__WHAT YOU SHOULD DO__
From the records below, pick out every line that contains the string "disk" and copy each one in full.

__DATA SHOWN__
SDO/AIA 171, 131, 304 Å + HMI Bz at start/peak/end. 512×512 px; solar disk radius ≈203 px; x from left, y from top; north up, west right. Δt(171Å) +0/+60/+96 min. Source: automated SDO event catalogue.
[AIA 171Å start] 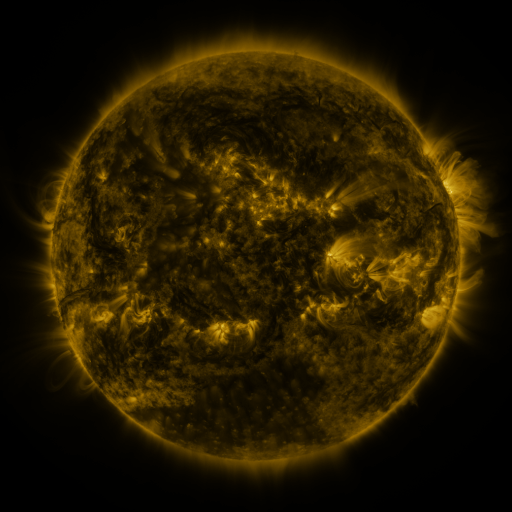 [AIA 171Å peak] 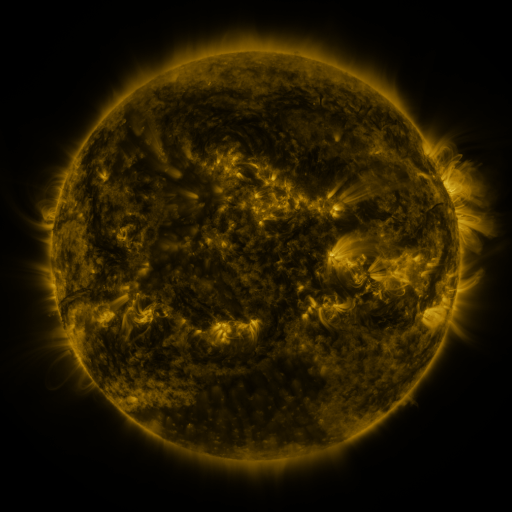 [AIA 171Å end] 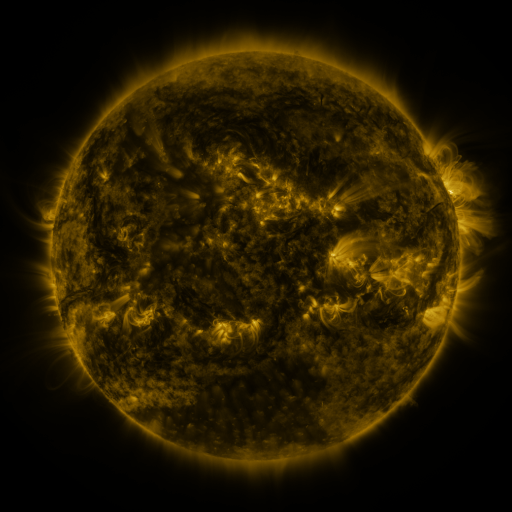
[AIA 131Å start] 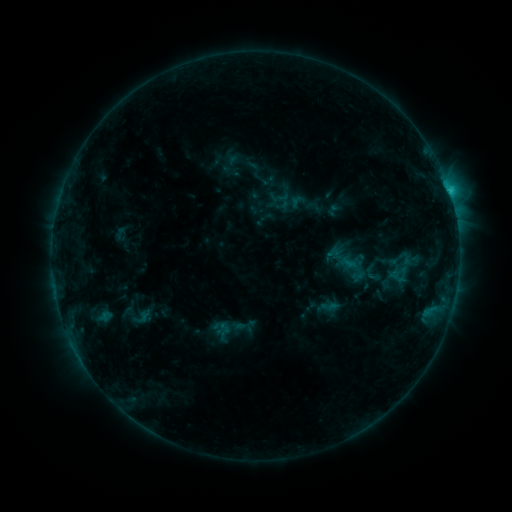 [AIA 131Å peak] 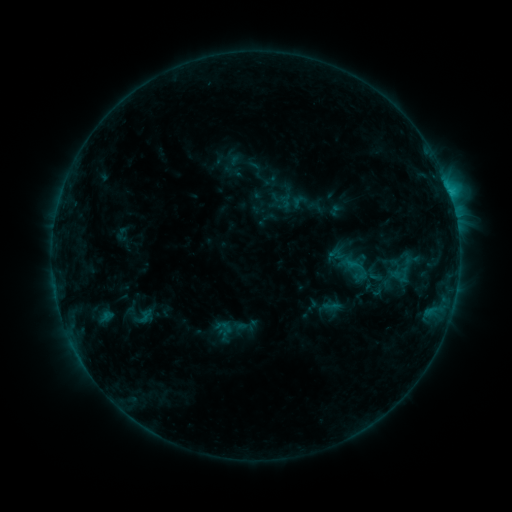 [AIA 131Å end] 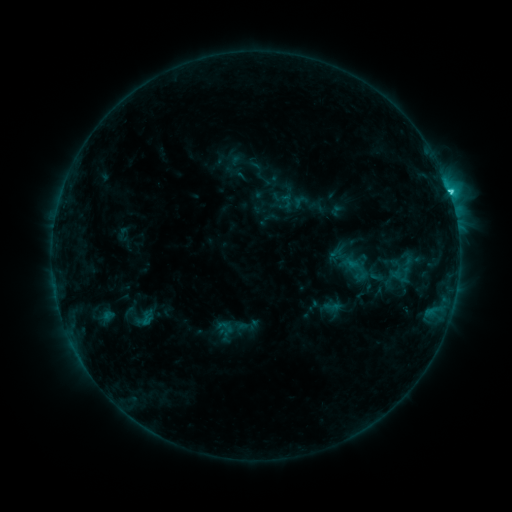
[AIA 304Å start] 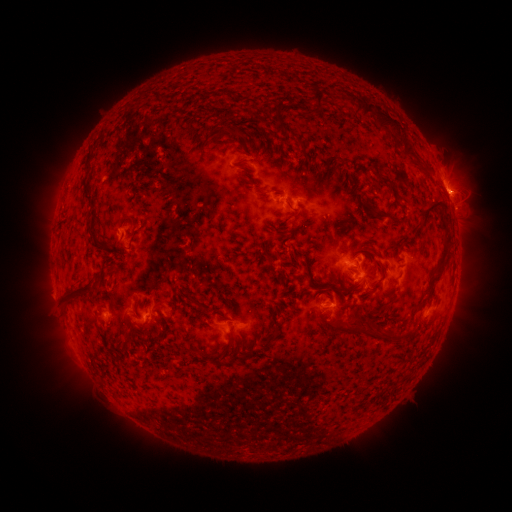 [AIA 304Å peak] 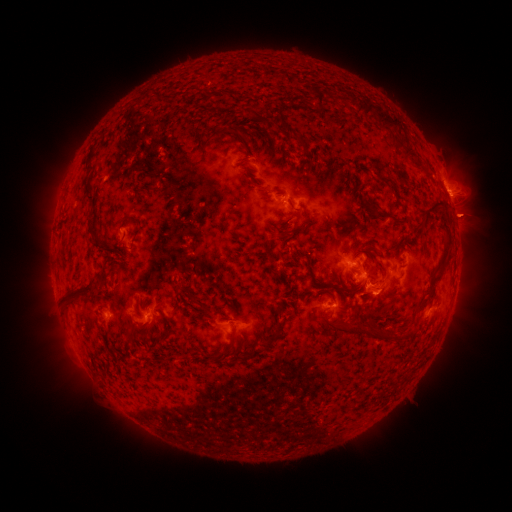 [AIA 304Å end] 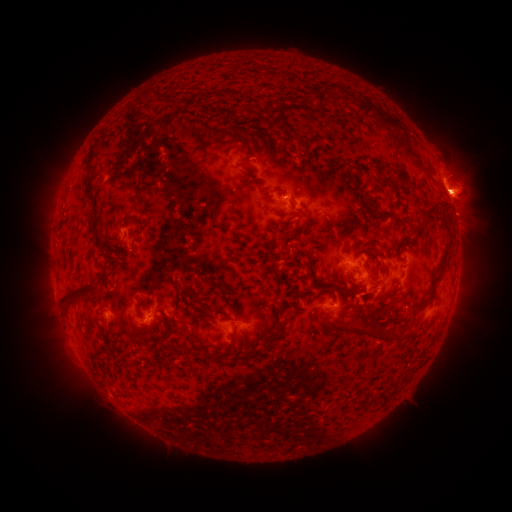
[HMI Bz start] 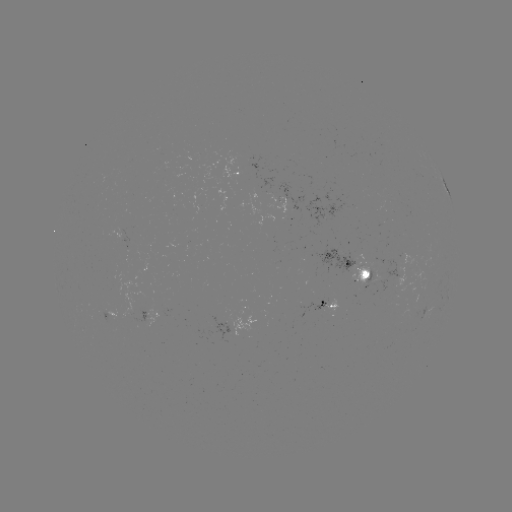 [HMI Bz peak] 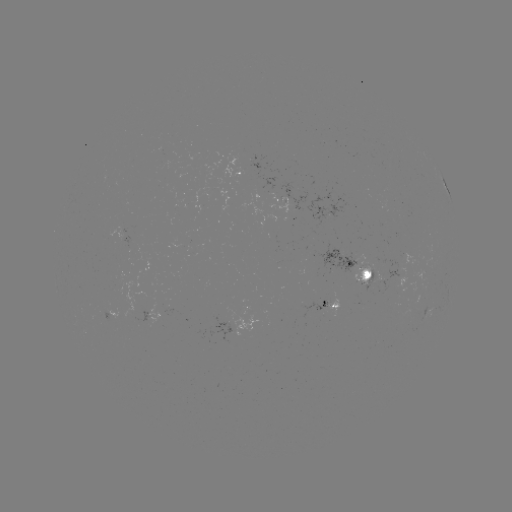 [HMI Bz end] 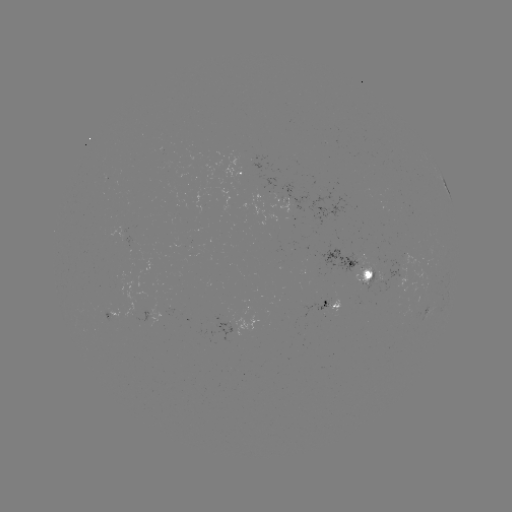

__THE OUTPUT__
SDO/AIA 171, 131, 304 Å + HMI Bz at start/peak/end. 512×512 px; solar disk radius ≈203 px; x from left, y from top; north up, west right. Δt(171Å) +0/+60/+96 min. Source: automated SDO event catalogue.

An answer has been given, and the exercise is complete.